DOCUMENT SEGMENT:
○ ○ ○ ○ ○

Many patients stressed that the final decision to accept or reject dialysis was theirs to make and that they made it on their own, even if they had consulted with health‐care professionals and family members during the decision‐making process: Interviewer: So you all made a decision together? Patient: No. I made the final decision because I’m the person in trouble, they support. [PC11_Leong_M_71‐75_Chinese_PD] This insistence on making an independent decision largely stemmed from a notion of self‐reliance and taking personal responsibility for one's own problems. Patients expressed a reluctance to implicate others in the consequences of their treatment decision: Interviewer: Back then, when you were asked to undergo dialysis, did you discuss it with your children? Patient: Yes, but I was told to make the decision myself. This decision cannot be made by others. Interviewer: Please explain more. Patient: If they make the decision for me to undergo dialysis, it means they will have to take care of me. [PA19_Chiang Tee_M_71‐75_Chinese_CM]

Role of family

Families played a substantial role in the treatment decision‐making process, often by persuading patients to start dialysis. Notably, several patients in our study acceded to the wishes of their children for them to undergo dialysis. The wife of a PD patient recounted how her husband eventually acquiesced to dialysis after receiving very strong and persistent persuasion from their children: He initially refused to undergo dialysis and delayed it for a long time because he didn't want to pose a burden on our children. He only underwent it after our children persuaded him… He only gave in after our children cried and kneeled down to beg him. [CPC42_Ying_F_PD_Spouse] These narratives reflected a process of negotiation between patients and families and showed the powerful influence that families had over patients' decisions.

Role of doctor

The relationship that patients have with their doctors is complex and has a bearing on their treatment decision‐making process. Many patients in this study had an asymmetrical relationship with their doctor, in which the doctor's opinions held a lot more weight than their own. These patients felt that they were not in a position to question their doctors' recommendations because doctors were more educated than them about medical affairs: I also don't know what is dialysis…how do I know, those days old people where got school…we know nothing…whatever they say we just listen only…the one who listen just the children so they would know….I just heard people said only…but who are we to say anything? We are not doctors. [PC10_Nur_F_81‐85_Malay_PD] Based on the foundations of such an asymmetrical relationship, many patients and caregivers felt like they did not have a choice but to undergo dialysis when their doctors presented it as a necessity: Patient: So I told the doctor and the doctor told me that I had to undergo dialysis. Caregiver: There was no choice; we had to start dialysis straightaway. [PB31_Huang_M_76‐80_Chinese_HD] [C1PB31_Alice_F_HD_Godchild] On the other hand, some patients described accepting the advice of their doctors to undergo dialysis within a positive doctor‐patient relationship as doctors made an effort to encourage, reassure and support them during the decision‐making process: He would use positive words to help us and advise us. It's because of him that I accepted dialysis. Otherwise, I wouldn't have accepted it. [PC42_Chia_M_71‐75_Chinese_PD]

Decision‐making factors

Common factors that patients considered when making the decision to undergo dialysis included loss of autonomy in daily life, financial burden (on themselves or on their families), caregiving burden, alternative medicine, symptoms and disease progression. Caregivers also reported concerns about financial and caregiving burden.

○ ○ ○ ○ ○

WORK REQUEST 1: From the passage on dialysis decision-making, list every factor that patients commonly weighed when deciding whether to start dialysis.
WORK REQUEST 2: Continue the passage on dialysis decision-making from the point where it stops.

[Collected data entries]
○ ○ ○ ○ ○

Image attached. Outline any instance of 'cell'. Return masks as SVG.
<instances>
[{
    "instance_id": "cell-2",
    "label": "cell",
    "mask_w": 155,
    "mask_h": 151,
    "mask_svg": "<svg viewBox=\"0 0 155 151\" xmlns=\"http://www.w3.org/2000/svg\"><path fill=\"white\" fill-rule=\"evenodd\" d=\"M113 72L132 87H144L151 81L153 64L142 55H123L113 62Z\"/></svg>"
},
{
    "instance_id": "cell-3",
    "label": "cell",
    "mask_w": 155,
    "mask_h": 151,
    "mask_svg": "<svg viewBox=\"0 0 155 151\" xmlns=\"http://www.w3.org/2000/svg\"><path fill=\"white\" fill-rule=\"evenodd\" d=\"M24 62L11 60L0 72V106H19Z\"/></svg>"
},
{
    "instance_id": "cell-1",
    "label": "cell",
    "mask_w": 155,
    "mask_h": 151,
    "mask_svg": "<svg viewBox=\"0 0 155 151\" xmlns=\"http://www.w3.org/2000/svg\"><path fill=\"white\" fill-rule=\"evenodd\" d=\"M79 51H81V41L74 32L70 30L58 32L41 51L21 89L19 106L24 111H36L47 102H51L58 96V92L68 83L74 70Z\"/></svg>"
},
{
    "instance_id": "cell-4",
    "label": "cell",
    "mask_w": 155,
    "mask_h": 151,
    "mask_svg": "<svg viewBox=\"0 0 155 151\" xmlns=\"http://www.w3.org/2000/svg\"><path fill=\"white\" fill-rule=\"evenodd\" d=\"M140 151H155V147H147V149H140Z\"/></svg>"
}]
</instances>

○ ○ ○ ○ ○

WRITTEN REPLY 1:
- Loss of autonomy in daily life
- Financial burden (on themselves or on their families)
- Caregiving burden
- Alternative medicine
- Symptoms
- Disease progression

WRITTEN REPLY 2:
Loss of autonomy in daily life

Many patients were afraid that they would lose autonomy in their daily life if they commenced dialysis and this was a crucial factor in their decision making. For example, Vivian, who originally rejected dialysis, thought that it was meaningless to prolong her life with dialysis because she believed that the time‐consuming nature of dialysis and its side‐effects would restrict her daily life and take away her freedom to travel: I said, “I'm not in for anything why I extend my life?” Extend this type of life is no good. You bear for the pain, you got to take medicine every day, go for dialysis…no doubt one week three times…the other three days, gone. You are tired, you cannot go anywhere, even Johor Bahru also cannot go. [PB36_Vivian_F_76‐80_Chinese_HD] For many patients, these perceptions were shaped by witnessing peers undergo dialysis and the negative impacts that it had on their lives. For example, Chiang Tee, who has so far chosen not to start dialysis, described how he saw his friend become wheelchair‐bound and dependent on a helper for his daily activities, and how he perceives such a life to be worse than death: I've seen many people here in wheelchairs who keep drooling and need people to feed them; to be honest it's better to die than to lead such a life. What is the point of prolonging such a life? Therefore, I said that I don't want to undergo dialysis. [PA19_Chiang Tee_M_71‐75_Chinese_CM] The quotes reveal that for these patients, it was quality rather than quantity of life that featured as a leading consideration when making their treatment decision.

Financial burden

The financial burden of dialysis was raised as a significant decision‐making factor by many patients, who perceived that treatment expenses would be extremely burdensome for themselves or their families. For example, Irene, who is currently still deciding whether to start dialysis, shared that the cost of dialysis is her primary consideration. As she does not have family support, she is worried about being able to afford dialysis without incurring debt: I cannot be spending above my budget. I don't want to be in debt. Ah, that is the number one thing… Because I don't have family support…I don't want to depend on anybody…And I also don't want to be obligated to my church members. [PA12_Irene_F_71‐75_Chinese_CM] On the other hand, Priya related how she initially refused to undergo dialysis because she was reluctant to place a financial strain on her daughter, but her daughter regarded it as her ‘duty’ to provide financial support for her mother's care: I mean you got children but you don't want to be a burden to them also, for nothing you know dialysis is running thousands of dollars for what. I mean inside me I really regret it's a burden to my daughter but naturally, she won't accept that. She says that's a duty of a daughter to her mother you know according to her. [PC32_Priya_F_71‐75_Indian_PD] In short, while many patients were hesitant to start dialysis because of the perceived financial burden, the family caregivers in our study did not regard the cost of dialysis as a reason to reject it but rather as a challenge they should and could find ways to cope with.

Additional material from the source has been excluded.